## TASK STATEMENT
Scan the records below for the line containing "Plasmodium vivax-infected red" and the line containing "No Plasmodium falciparum, Plasmodium". Copy both, plus every line between, exactly.

## ENTRIES SHOWN

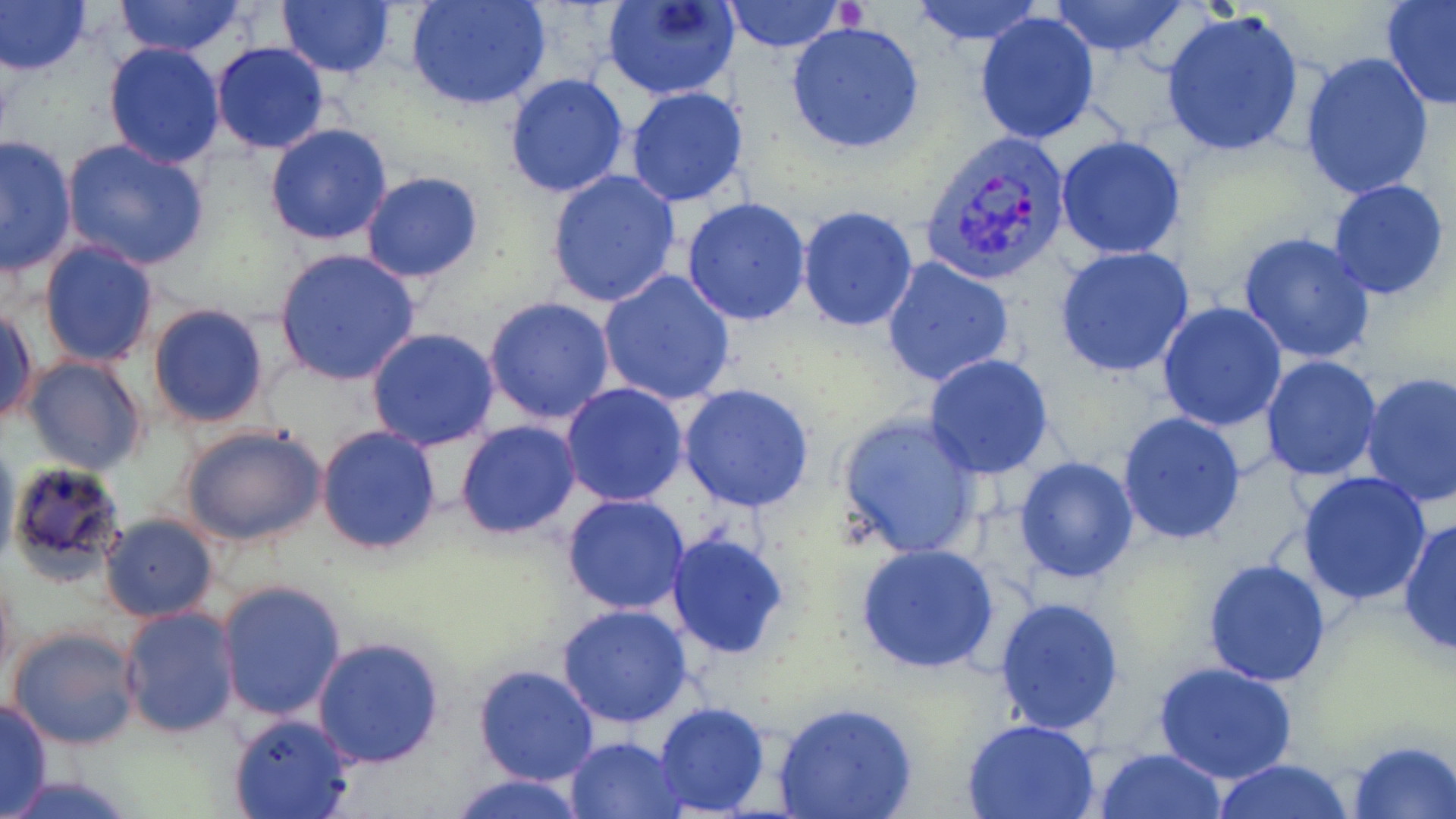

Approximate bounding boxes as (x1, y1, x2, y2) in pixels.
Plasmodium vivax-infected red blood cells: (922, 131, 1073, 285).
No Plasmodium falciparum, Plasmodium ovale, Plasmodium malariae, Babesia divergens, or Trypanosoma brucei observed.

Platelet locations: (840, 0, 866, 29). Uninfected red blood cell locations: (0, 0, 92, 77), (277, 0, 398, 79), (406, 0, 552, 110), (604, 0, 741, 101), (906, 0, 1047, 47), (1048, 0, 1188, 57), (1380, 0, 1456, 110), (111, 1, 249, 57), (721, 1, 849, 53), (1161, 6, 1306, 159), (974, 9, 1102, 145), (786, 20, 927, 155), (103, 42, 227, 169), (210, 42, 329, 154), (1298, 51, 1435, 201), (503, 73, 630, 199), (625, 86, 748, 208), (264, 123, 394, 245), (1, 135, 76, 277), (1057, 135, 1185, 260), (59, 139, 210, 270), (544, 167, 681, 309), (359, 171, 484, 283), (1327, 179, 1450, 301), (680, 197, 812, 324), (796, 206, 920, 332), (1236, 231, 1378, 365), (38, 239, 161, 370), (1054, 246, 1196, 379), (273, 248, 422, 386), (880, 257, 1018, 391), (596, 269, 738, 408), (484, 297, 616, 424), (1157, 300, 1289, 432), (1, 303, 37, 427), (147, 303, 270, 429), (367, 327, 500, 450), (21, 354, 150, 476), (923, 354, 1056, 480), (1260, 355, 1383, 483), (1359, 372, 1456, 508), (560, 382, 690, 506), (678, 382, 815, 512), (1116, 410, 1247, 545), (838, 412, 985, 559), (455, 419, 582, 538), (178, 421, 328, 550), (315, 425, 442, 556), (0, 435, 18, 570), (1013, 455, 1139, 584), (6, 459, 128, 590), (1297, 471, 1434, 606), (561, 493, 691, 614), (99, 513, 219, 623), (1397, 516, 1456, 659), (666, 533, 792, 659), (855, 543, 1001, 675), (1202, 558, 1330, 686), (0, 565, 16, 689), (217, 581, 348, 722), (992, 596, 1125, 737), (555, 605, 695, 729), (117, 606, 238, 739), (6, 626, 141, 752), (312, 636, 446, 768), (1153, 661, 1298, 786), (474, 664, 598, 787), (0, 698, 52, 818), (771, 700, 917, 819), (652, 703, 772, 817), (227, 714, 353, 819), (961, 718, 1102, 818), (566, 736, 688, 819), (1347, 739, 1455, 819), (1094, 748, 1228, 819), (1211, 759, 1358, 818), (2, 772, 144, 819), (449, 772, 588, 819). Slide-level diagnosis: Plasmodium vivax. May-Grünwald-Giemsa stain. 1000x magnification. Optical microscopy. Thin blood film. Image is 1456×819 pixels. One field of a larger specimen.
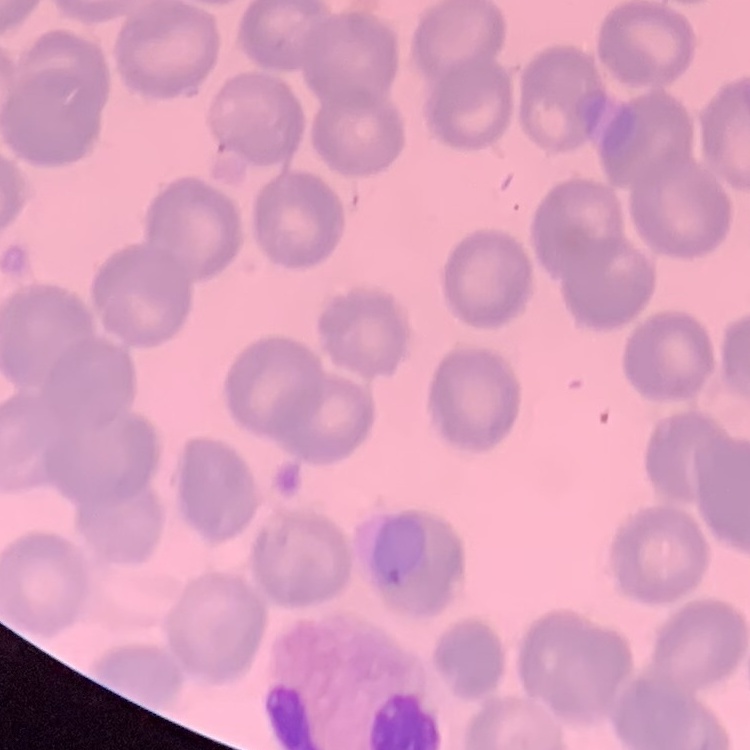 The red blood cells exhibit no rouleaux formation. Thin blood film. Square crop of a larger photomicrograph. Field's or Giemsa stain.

## TASK OUTPUT
Plasmodium vivax-infected red blood cells: (922, 131, 1073, 285).
No Plasmodium falciparum, Plasmodium ovale, Plasmodium malariae, Babesia divergens, or Trypanosoma brucei observed.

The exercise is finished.